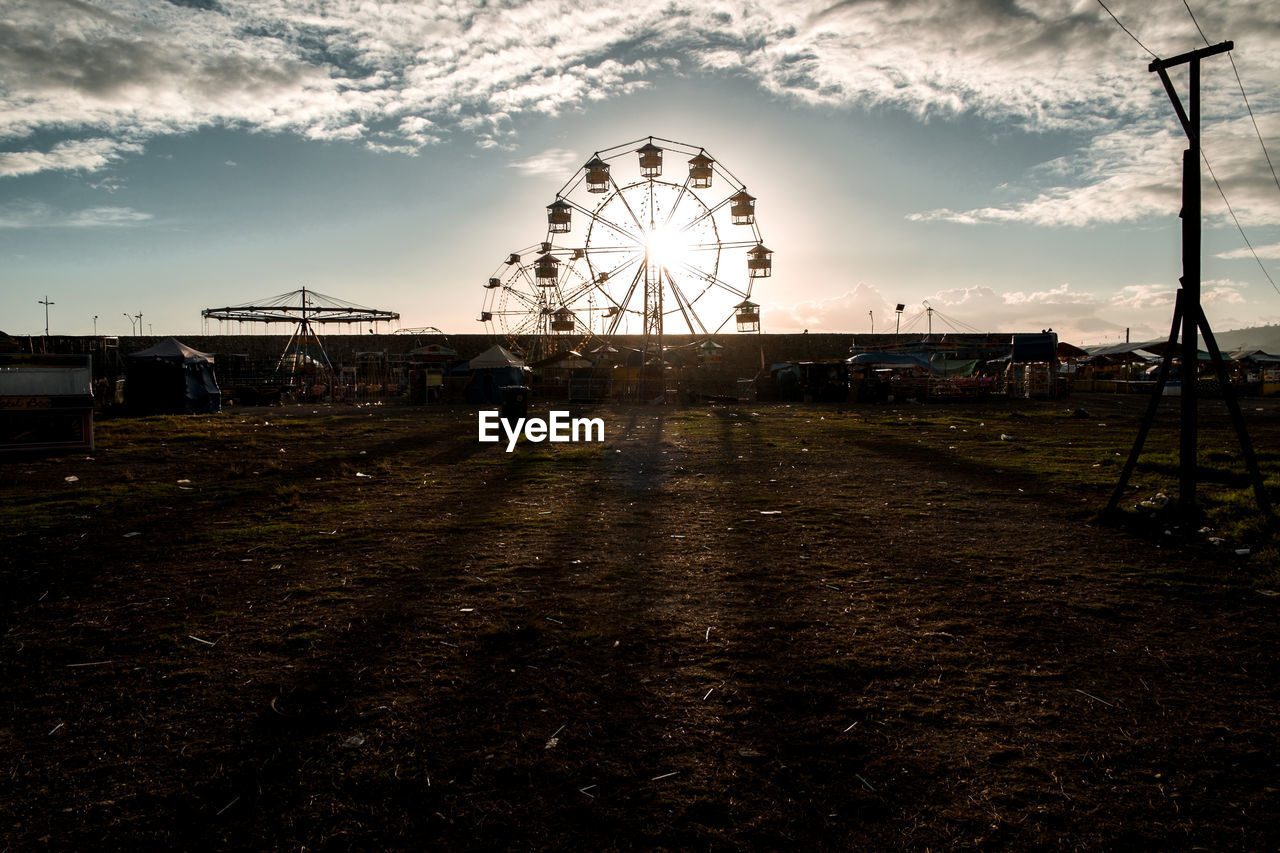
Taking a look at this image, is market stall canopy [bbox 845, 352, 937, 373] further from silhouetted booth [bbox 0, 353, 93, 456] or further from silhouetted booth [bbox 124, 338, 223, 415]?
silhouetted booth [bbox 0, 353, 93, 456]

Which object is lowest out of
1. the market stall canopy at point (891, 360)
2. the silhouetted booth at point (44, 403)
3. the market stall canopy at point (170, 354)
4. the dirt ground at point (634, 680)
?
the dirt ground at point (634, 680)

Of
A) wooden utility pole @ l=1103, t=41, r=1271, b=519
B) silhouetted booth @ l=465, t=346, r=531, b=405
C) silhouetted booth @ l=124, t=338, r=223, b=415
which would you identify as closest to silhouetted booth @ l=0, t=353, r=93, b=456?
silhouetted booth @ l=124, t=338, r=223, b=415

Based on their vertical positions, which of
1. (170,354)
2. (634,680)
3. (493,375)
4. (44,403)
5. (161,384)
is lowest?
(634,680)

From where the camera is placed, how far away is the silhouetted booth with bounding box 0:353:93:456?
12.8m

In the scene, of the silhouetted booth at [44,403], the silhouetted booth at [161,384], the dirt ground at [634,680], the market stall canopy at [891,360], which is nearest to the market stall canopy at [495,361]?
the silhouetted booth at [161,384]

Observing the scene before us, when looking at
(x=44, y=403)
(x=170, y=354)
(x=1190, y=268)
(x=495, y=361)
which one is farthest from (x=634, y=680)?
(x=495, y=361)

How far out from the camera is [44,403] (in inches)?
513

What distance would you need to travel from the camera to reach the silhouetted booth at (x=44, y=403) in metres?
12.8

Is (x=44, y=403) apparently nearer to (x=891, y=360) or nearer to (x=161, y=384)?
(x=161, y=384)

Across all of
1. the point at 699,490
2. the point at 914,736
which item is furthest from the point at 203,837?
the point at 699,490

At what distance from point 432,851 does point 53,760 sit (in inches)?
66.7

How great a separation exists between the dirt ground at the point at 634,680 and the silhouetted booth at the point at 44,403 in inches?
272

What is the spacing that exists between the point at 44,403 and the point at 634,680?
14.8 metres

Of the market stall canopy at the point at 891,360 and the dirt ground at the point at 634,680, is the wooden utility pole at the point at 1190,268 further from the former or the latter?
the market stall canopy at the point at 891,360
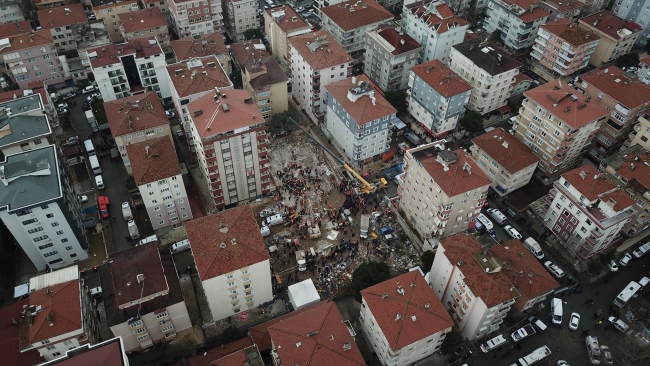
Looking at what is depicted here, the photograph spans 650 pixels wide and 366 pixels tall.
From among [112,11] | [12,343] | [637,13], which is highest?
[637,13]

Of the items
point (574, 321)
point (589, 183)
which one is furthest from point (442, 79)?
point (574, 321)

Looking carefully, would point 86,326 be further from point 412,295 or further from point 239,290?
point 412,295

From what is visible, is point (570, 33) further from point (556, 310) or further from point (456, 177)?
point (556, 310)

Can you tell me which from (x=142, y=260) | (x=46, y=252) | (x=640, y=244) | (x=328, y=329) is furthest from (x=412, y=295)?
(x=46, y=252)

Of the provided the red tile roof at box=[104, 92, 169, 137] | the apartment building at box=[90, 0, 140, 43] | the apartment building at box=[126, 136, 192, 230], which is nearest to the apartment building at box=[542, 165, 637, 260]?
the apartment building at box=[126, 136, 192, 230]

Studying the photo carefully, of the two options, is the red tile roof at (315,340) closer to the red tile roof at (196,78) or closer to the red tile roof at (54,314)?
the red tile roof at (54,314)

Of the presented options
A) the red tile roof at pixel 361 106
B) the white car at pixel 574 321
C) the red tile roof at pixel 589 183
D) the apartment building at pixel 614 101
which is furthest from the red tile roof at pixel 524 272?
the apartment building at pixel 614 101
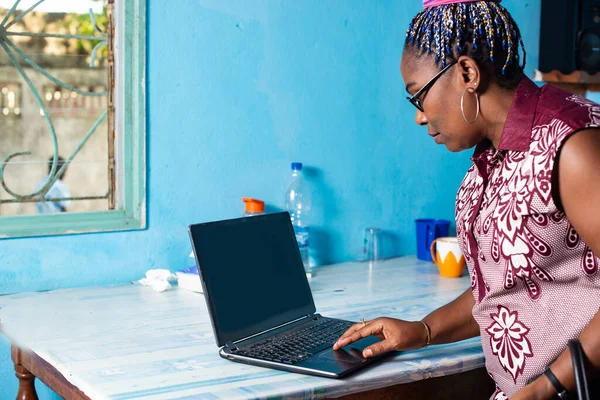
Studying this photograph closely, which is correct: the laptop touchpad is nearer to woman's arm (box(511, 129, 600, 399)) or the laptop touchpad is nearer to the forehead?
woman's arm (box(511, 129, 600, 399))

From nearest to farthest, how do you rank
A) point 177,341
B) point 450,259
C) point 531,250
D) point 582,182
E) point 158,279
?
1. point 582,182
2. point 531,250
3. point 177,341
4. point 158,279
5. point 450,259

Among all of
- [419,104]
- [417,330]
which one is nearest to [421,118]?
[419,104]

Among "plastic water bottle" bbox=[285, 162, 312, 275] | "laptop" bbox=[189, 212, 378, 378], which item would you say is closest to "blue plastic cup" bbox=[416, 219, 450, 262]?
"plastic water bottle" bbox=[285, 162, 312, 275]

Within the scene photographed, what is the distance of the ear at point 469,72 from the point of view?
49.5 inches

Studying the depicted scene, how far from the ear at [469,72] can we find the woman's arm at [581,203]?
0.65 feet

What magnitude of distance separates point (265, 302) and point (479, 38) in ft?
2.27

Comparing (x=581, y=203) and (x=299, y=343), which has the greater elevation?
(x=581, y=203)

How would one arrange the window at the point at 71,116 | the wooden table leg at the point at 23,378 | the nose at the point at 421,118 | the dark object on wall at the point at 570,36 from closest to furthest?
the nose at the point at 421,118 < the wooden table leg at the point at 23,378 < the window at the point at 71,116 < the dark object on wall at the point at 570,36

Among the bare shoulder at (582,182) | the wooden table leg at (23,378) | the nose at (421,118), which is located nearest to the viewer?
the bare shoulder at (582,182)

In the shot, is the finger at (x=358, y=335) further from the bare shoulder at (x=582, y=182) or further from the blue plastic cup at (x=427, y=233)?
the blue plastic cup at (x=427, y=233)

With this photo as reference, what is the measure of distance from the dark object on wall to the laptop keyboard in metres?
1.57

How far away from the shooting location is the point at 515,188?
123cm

- - - - - - -

Copy all of the material above word for word, leaving out the pictures.

OUTPUT FOR THIS EXERCISE =
Taking a look at this image, is market stall canopy [bbox 845, 352, 937, 373] further from silhouetted booth [bbox 0, 353, 93, 456] or further from silhouetted booth [bbox 124, 338, 223, 415]?
silhouetted booth [bbox 0, 353, 93, 456]

Which object is lowest out of
1. the market stall canopy at point (891, 360)
2. the silhouetted booth at point (44, 403)
3. the market stall canopy at point (170, 354)
4. the dirt ground at point (634, 680)
?
the dirt ground at point (634, 680)

Of
A) wooden utility pole @ l=1103, t=41, r=1271, b=519
B) silhouetted booth @ l=465, t=346, r=531, b=405
C) silhouetted booth @ l=124, t=338, r=223, b=415
which would you identify as closest to silhouetted booth @ l=0, t=353, r=93, b=456?
silhouetted booth @ l=124, t=338, r=223, b=415

Based on their vertical positions, which of
1. (170,354)
2. (634,680)
3. (493,375)
4. (44,403)
5. (161,384)
is lowest?
(634,680)

From where the camera is placed, how far away is the silhouetted booth with bounding box 0:353:93:456?
12.8m

In the scene, of the silhouetted booth at [44,403], the silhouetted booth at [161,384], the dirt ground at [634,680], the market stall canopy at [891,360], which is nearest to the market stall canopy at [495,361]?
the silhouetted booth at [161,384]

Observing the scene before us, when looking at
(x=44, y=403)
(x=170, y=354)
(x=1190, y=268)
(x=495, y=361)
which one is farthest from (x=634, y=680)?
(x=495, y=361)

How far out from the camera is [44,403] (in inches)?
513

What distance would you need to travel from the camera to reach the silhouetted booth at (x=44, y=403) in metres?
12.8

Is (x=44, y=403) apparently nearer to (x=891, y=360) or nearer to (x=161, y=384)?
(x=161, y=384)

Across all of
1. the point at 699,490
2. the point at 914,736
which item is furthest from the point at 203,837?
the point at 699,490

At what distance from point 432,851 does point 53,760 sit (in inches)?
66.7

How great a separation exists between the dirt ground at the point at 634,680 and the silhouetted booth at the point at 44,403 in inches?
272

What is the spacing that exists between the point at 44,403 and the point at 634,680?
14.8 metres

Of the market stall canopy at the point at 891,360 and the dirt ground at the point at 634,680, is the wooden utility pole at the point at 1190,268 further from the former or the latter?
the market stall canopy at the point at 891,360
Looking at what is depicted here, the photograph spans 650 pixels wide and 366 pixels tall.
From among [112,11] | [12,343] | [637,13], which is highest?
[637,13]

Of the items
point (574, 321)
point (589, 183)
which one is furthest from point (442, 79)?
point (574, 321)

Looking carefully, would point 86,326 be further from point 412,295 or further from point 239,290?
point 412,295

From what is visible, is point (570, 33) further from point (556, 310) or further from point (456, 177)?
point (556, 310)

Can you tell me which from (x=142, y=260) | (x=46, y=252) | (x=640, y=244) | (x=328, y=329) is furthest from (x=412, y=295)?
(x=46, y=252)

Of the provided the red tile roof at box=[104, 92, 169, 137] | the apartment building at box=[90, 0, 140, 43] | the apartment building at box=[126, 136, 192, 230], which is nearest to the apartment building at box=[542, 165, 637, 260]?
the apartment building at box=[126, 136, 192, 230]

Studying the photo carefully, of the two options, is the red tile roof at (315,340) closer to the red tile roof at (196,78) or closer to the red tile roof at (54,314)?
the red tile roof at (54,314)

Of the presented options
A) the red tile roof at pixel 361 106
B) the white car at pixel 574 321
C) the red tile roof at pixel 589 183
D) the apartment building at pixel 614 101
which is furthest from the red tile roof at pixel 524 272?
the apartment building at pixel 614 101
Studying this photograph closely, which is correct: the laptop touchpad is nearer to woman's arm (box(511, 129, 600, 399)) or the laptop touchpad is nearer to the forehead?
woman's arm (box(511, 129, 600, 399))

From nearest to farthest, how do you rank
A) point 177,341
B) point 450,259
C) point 531,250
D) point 582,182
E) point 158,279
?
1. point 582,182
2. point 531,250
3. point 177,341
4. point 158,279
5. point 450,259

Among all of
- [419,104]
- [417,330]
which one is nearest to [421,118]?
[419,104]

Among "plastic water bottle" bbox=[285, 162, 312, 275] | "laptop" bbox=[189, 212, 378, 378], which item would you say is closest to "blue plastic cup" bbox=[416, 219, 450, 262]?
"plastic water bottle" bbox=[285, 162, 312, 275]

Within the scene photographed, what is the distance of the ear at point 469,72 from the point of view?
49.5 inches

Studying the depicted scene, how far from the ear at [469,72] can we find the woman's arm at [581,203]?
0.65 feet

What magnitude of distance separates point (265, 302) and point (479, 38) in ft?
2.27

Comparing (x=581, y=203) and (x=299, y=343), which has the greater elevation?
(x=581, y=203)

How would one arrange the window at the point at 71,116 | the wooden table leg at the point at 23,378 | the nose at the point at 421,118 | the dark object on wall at the point at 570,36 from closest to furthest?
the nose at the point at 421,118 < the wooden table leg at the point at 23,378 < the window at the point at 71,116 < the dark object on wall at the point at 570,36

Among the bare shoulder at (582,182) | the wooden table leg at (23,378) | the nose at (421,118), which is located nearest to the viewer?
the bare shoulder at (582,182)

In the shot, is the finger at (x=358, y=335) further from the bare shoulder at (x=582, y=182) or further from the blue plastic cup at (x=427, y=233)?
the blue plastic cup at (x=427, y=233)

With this photo as reference, what is the measure of distance from the dark object on wall to the laptop keyboard in metres?
1.57

How far away from the shooting location is the point at 515,188?
123cm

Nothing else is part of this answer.